:: BLOC DE TEXTE ::
==========

LES ROUMAINS SUR TOUS LES FRONTS

Après les Belges, qui occupent la première place pour tous les phénomènes, les Roumains forment le deuxième groupe d’auteurs en importance pour les phénomènes de vol à la tire, la fraude aux cartes de paiement, l’escroquerie sans Internet et le vol par ruse. Ils sont le troisième groupe d’auteurs en importance pour l’exploitation sexuelle, le vol à l’étalage et la criminalité informatique. Un certain nombre d’entre eux, sédentaires ou itinérants, ont des racines tsiganes : on les retrouve surtout dans les cambriolages et les vols. Les autres pratiquent l’exploitation sexuelle de façon plus ou moins organisée. D’autres Roumains sont parfois victimes de leurs compatriotes : les femmes dans la prostitution, les hommes dans le secteur de la construction, taillables et corvéables à merci. Les groupes criminels de cette origine commettent des escroqueries via les achats et ventes en ligne, après avoir été les champions du skimming (fraude aux cartes de paiement grâce à des appareils installés dans les distributeurs de billets). Depuis janvier 2011, un grand nombre de banques bloquent les cartes de crédit en dehors de l’Europe. Une parade efficace, semble-t-il.

==========

:: EXTRAIT DE DONNÉES ::
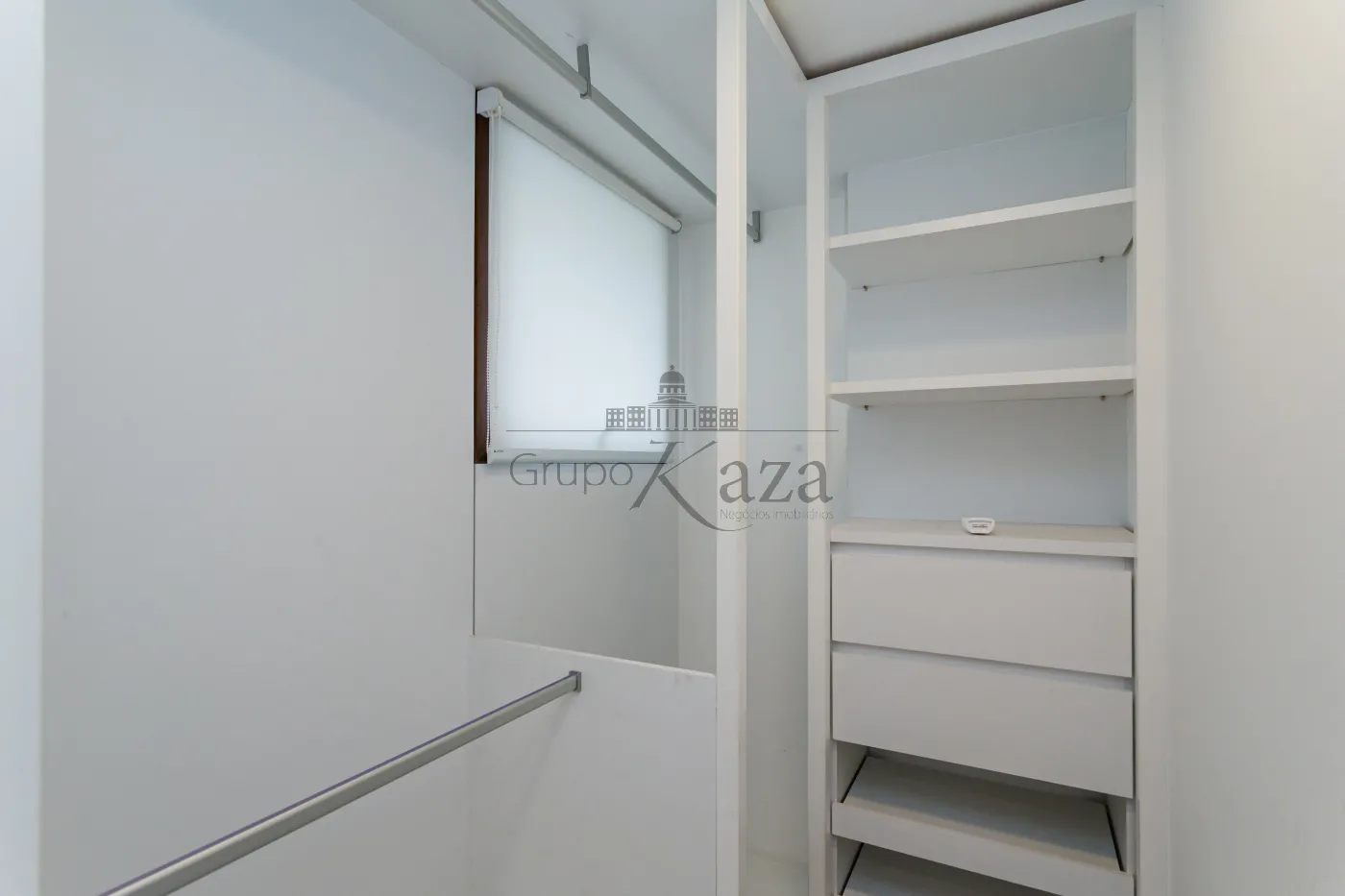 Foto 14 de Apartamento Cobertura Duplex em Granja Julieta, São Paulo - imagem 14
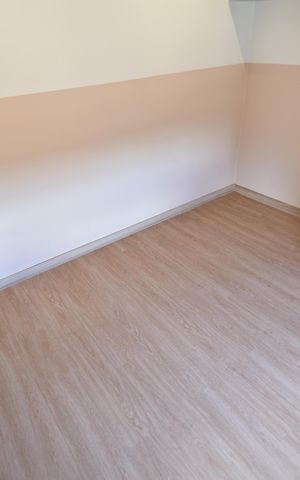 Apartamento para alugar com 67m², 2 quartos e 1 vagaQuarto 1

==========

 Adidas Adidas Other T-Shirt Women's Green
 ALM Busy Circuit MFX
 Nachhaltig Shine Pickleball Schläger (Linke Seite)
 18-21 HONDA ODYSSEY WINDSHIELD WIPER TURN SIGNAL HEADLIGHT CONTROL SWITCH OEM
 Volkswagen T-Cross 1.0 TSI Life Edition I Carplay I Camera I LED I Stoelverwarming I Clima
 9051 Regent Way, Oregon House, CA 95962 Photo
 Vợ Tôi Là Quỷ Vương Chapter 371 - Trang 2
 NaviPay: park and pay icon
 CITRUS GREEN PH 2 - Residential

==========

Résumez en deux phrases le texte sur les auteurs roumains. Les items ne sont pas nécessaires.

:: RÉSULTAT DE L'EXERCICE ::
Après les Belges, les Roumains constituent le deuxième groupe d’auteurs pour le vol à la tire, la fraude aux cartes de paiement, l’escroquerie sans Internet et le vol par ruse, et le troisième pour l’exploitation sexuelle, le vol à l’étalage et la criminalité informatique. Les groupes criminels de cette origine commettent des escroqueries via les achats et ventes en ligne après avoir été les champions du skimming, et le blocage des cartes de crédit hors d’Europe par un grand nombre de banques depuis janvier 2011 semble une parade efficace.